Гаснет электричество. Белый экран исчезает. Нет ни войны, ни страданий. Снова то время, когда все эти люди, которые сидят сейчас без рук, без ног в этом зале, изувеченные и жалкие, были здоровыми, сильными, смеялись, любили, работали… И нет бесчисленных могил по всей нашей необъятной земле, изрытой снарядами и бомбами, с разрушенными черными городами… Нет всего этого… Прежнее, мирное время перед нами!
…Аппарат затих. Загорелся свет. В полной тишине раненые стали разбирать свои костыли и клюшки. И мы с Трофимом Яковлевичем мимо вытирающей слезы Макаровой пошли из зала.
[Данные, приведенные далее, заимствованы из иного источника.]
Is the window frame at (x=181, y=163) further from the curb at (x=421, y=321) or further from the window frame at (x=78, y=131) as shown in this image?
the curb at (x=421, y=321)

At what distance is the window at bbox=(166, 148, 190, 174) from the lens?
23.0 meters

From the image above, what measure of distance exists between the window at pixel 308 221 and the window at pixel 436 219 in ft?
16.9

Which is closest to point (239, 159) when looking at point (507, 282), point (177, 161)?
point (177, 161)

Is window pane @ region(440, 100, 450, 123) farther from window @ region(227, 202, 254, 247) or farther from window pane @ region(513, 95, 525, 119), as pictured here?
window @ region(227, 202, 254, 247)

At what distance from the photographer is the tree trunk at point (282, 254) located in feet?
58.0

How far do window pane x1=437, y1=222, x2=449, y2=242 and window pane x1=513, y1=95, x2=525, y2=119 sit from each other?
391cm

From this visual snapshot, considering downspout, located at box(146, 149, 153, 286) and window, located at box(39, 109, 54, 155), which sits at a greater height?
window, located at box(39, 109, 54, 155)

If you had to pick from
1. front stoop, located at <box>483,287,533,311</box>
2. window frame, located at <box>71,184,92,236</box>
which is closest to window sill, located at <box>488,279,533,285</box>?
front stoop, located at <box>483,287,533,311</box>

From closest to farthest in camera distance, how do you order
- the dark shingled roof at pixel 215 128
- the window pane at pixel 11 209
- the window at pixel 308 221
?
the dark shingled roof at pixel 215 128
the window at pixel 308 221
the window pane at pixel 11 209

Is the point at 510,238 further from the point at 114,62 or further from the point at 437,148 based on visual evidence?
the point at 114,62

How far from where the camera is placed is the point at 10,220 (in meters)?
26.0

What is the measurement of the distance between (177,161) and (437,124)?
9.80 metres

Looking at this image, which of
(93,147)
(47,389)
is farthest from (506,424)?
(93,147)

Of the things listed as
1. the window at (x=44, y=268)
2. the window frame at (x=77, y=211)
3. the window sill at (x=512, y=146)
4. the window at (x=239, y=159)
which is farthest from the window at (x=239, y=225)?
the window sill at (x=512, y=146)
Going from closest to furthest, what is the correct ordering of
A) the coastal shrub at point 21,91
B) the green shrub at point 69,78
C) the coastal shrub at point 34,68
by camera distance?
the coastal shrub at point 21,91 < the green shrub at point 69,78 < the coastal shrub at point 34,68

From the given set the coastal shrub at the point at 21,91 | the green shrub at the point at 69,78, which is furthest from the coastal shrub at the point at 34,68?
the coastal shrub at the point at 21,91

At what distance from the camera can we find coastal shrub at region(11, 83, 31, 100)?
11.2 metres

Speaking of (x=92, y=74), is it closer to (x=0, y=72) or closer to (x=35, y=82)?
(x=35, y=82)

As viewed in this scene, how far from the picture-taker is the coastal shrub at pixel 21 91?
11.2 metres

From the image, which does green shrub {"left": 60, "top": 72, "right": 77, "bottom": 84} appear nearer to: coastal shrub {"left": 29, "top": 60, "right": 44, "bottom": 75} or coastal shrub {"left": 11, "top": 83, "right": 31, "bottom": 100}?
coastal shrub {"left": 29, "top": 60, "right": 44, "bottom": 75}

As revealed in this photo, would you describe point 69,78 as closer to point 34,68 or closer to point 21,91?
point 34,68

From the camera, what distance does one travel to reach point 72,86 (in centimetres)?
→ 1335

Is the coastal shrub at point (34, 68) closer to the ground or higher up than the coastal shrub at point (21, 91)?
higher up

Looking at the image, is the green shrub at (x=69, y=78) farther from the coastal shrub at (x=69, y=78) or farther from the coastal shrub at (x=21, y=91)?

— Вот так! — говорит он. — Жили и не знали, значит, что хорошо. Пока не потеряно — не понято!
Мы поднимаемся вверх по лестнице. Внизу два солдата, дуя на замерзшие пальцы, что-то говорят Макаровой. Она кивает им и поднимает телефонную трубку.
— Выздоравливающие, — слышим мы, — на выход! Помочь надо. Куда-куда? Придете — увидите.
Мы входим в палату, за нами появляются и остальные раненые.
В коридоре голоса, шаги…
— Почта! — кричит чей-то голос.
Трофим Яковлевич вздрагивает. Чья-то рука, всунувшаяся в дверь, бросает пачку писем на ближайшую кровать. Они рассыпаются по одеялу, эти синие, зеленые, белые конверты. Конверты-треугольники со штампом «просмотрено военной цензурой».
Комиссар подходит к кровати, быстро перебирает письма, кладет один конверт в карман пижамы и, держа в руках остальные, читает:
— Осипов!
Молчание. Он кладет конверт под подушку безногого.
— Николаев!
Солдат, худой как смерть, с измученным лицом, протягивает руку. Встать он не может, и Трофим Яковлевич передает ему письмо.